12 Dec 2008 Rich clients – Welcome back old friend
My name is Mark. And I like rich clients.
There, I said it. I don’t like web applications. I never got Gmail as an interface. It never quite worked the way I wanted it to. I like eBay as a service, but not as an experience.
Over the last year I have found myself using NetNewsWire, not Google Reader. I use OmniFocus, not RememberTheMilk. I like having my data available everywhere, I just don’t want to use a browser to see or manipulate it.
I get that the interweb has allowed us to explore, connect and transact. Awesome. But now that we have the data and services the focus must shift to how we use it. The usability of most web applications is still well behind that of rich clients. We need to get better.
So, we are faced with two alternatives. Try to make web applications better, or move to web enabled rich applications.
I favour the latter. Here’s why:
Rich clients work faster. Rich clients have tighter integration with the keyboard. You don’t need to be connected to the Internet all the time. Enough?

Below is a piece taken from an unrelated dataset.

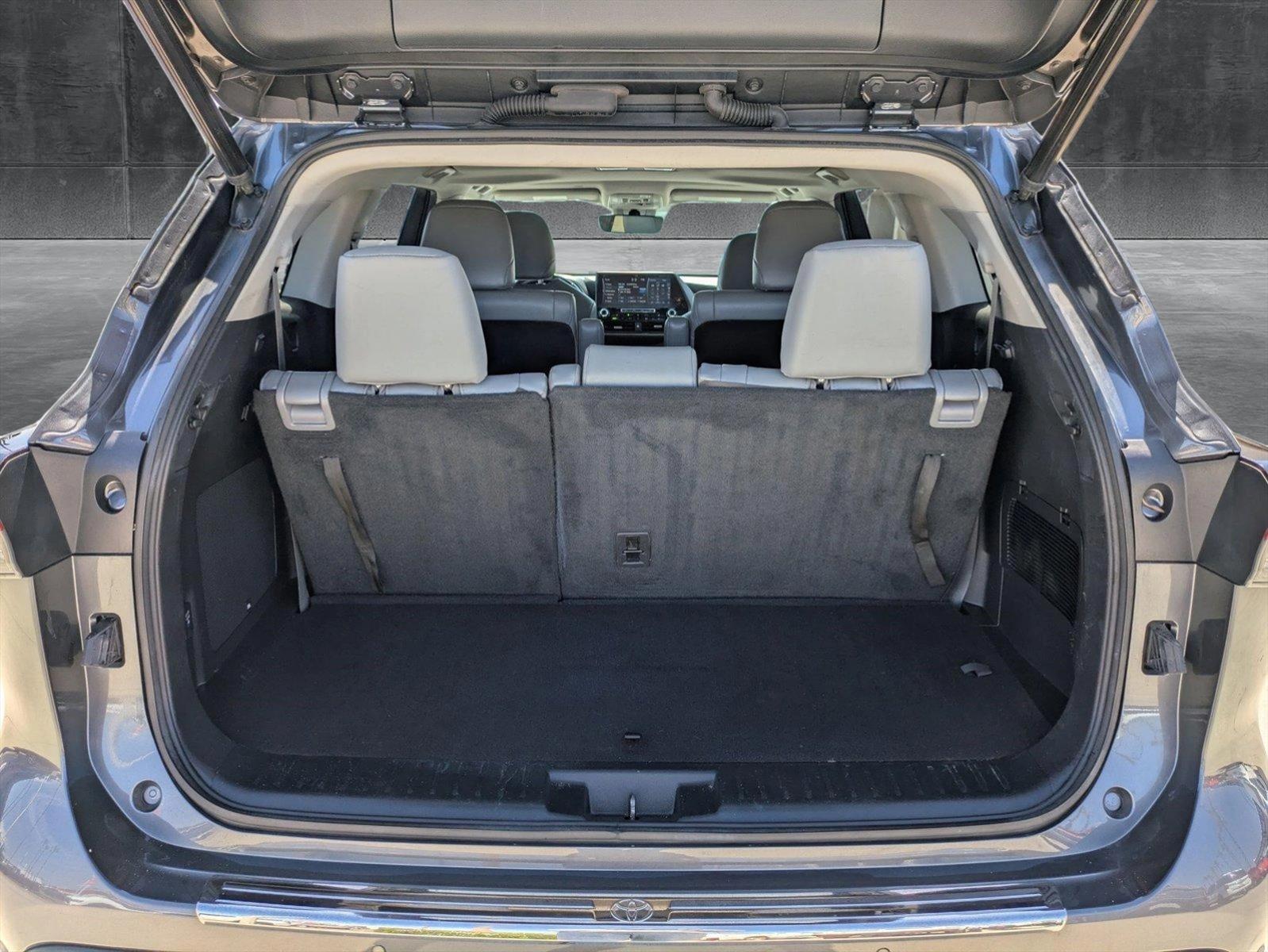 2022 Toyota Highlander Vehicle Photo in Tustin, CA 92782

No! They also have tighter integration with the device they are running on. An iPhone application knows it has GPS and an accelerometer. It can do things you can’t do through a browser.
So let’s use the device well. Let’s optimise the experience for the device we are on. If we are on a mac I want Growl support. If we are on Windows then save data frequently.
But that is expensive to develop I hear you say. Yes. I didn’t say this would be cheap. However, in recent years we have gotten much better at building services faster (Spring: thank you. Rails: thank you. SOAP: are you still here?). So now that we have saved all that time on the back end, let’s spend a little more time on the front end.
Steven De CostaPosted at 10:17h, 24 April
It wasn’t until the fourth paragraph that I worked out you were talking about rich client applications rather than cash rich clients 🙂
I’d tend to agree with rich client apps giving users a better experience but I’ve personally found that so much of my work now is based on integration across multiple ‘apps’, be they thin or thick. What I do find difficult is when an app locks me out from crossing it’s boundary and letting the IP I’m developing move elsewhere. Call it syncing, exporting, publishing or whatever you like but the most important thing an app needs to be is ‘socially aware’ of how I might like to integrate it with my business or personal needs.